Pour juger l'influence du ministère sur l'avenir
du pays, deux hypothèses peuvent être prévues : ou bien l'Europe continuera à
jouir de la paix, de la tranquillité dont elle jouit aujourd'hui, ou bien elle
verra disparaître leurs bienfaits.
Dans la première hypothèse quelle sera
l'influence du cabinet sur nos destinées ? Nous verrons s'aggraver de plus en
plus les dissentiments qui séparent les deux opinions qui divisent le pays ;
aux vœux de rapprochement, que tant de voix exprimaient naguère encore, déjà
succède une division, un antagonisme que personne ne peut plus méconnaître, qui
nous séparent et nous portent vers deux drapeaux opposés ; bientôt, messieurs,
un abîme existera entre nous.
On vous le disait tantôt, le soin constant de
nos adversaires a été d'éviter que l'opinion libérale pût une fois au moins
présider aux élections, disposant de l'influence qu'y donne toujours la
possession du pouvoir. A cette exclusion est due la création des associations
politiques, associations toujours pures, toujours dévouées aux principes
d'ordre et de paix publique, à leur point de départ, toujours destinées à
rester telles dans la pensée de ceux qui les forment, mais souvent exposées à
de dangereuses éventualités.
Eh bien, messieurs, ces associations, vous les
verrez se multiplier, vous les verrez étendre leur action, appelant aux
agitations de la vie politique des hommes qui, par leurs études, par leur
position, devaient y rester étrangers ; vous les verrez appeler avant le temps
à ces luttes une jeunesse qui ne trouvera point dans l'expérience du passé,
dans la connaissance des hommes et des choses des éléments modérateurs de la
vivacité de ses sentiments et des élans de son cœur. Ces résultats, ce sera à
vous qu'ils seront dus ; ils sèmeront au sein du pays des germes d'agitation et
de discorde qui finiront par nous accabler un jour.

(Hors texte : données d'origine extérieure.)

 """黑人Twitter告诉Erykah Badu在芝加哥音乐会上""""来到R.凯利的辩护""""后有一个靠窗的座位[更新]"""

Que si la tranquillité de l'Europe venait à
disparaître, si la Providence avait, il y a quelques jours à peine, cessé un
seul instant de veiller sur les destinées de la France, si quelque secousse
profonde avait suivi un événement, qui eût été une calamité européenne, si
cette secousse s'était fait ressentir en Belgique, croyez-vous que votre
position antipathique à l'opinion la plus vive, la plus active du pays, n'eût
pas été de nature à nous exposer à quelque danger ? Quant à moi il m'est
impossible de ne point concevoir à cet égard les plus graves appréhensions, et
ces appréhensions, j'en devais à la chambre la manifestation franche et sans
détours.
J'ai toujours désiré l'avènement au pouvoir de
l'opinion à laquelle j'appartiens. Je l'ai désiré, je le désire encore, d'abord
parce que je crois que ses principes sont tels qu'ils doivent assurer les
destinées du pays. Ensuite, parce que,en raison de la position respective des
deux opinions qui divisent la Belgique, je pense que la sécurité du pays
réclame que l'opinion libérale soit au pouvoir. Croyez bien, messieurs, qu'il
n'y a dans cette pensée rien de blessant pour l'opinion à laquelle je
n'appartiens pas.
Pour l'opinion libérale, si vive, si ardente,
parfois trop ardente peut-être, la vie d'opposition peut avoir des écueils
dangereux dans certaines circonstances.
Pour elle la lutte contre le pouvoir, le
sentiment intime que celui-ci est injuste envers elle peuvent aboutir à des
égarements dangereux pour elle-même et pour le pays ; ces dangers, je pourrais
vous les signaler tous, mais la chambre comprendra et approuvera la réserve
avec laquelle je veux m'exprimer sur ce point. Pour l'opinion catholique, au
contraire, l'opposition quelque temps qu'elle se prolonge n'a pas de dangers
possibles, pour elle il n'est rien qui puisse se placer à côté de la liberté
d'enseignement sans limites de la liberté d'association sans entraves, de la
liberté religieuse Sans égale.
M. de Mérode. - Cela prouve que nous sommes de bonnes gens et
qu'on ne peut en dire autant de l'opinion adverse.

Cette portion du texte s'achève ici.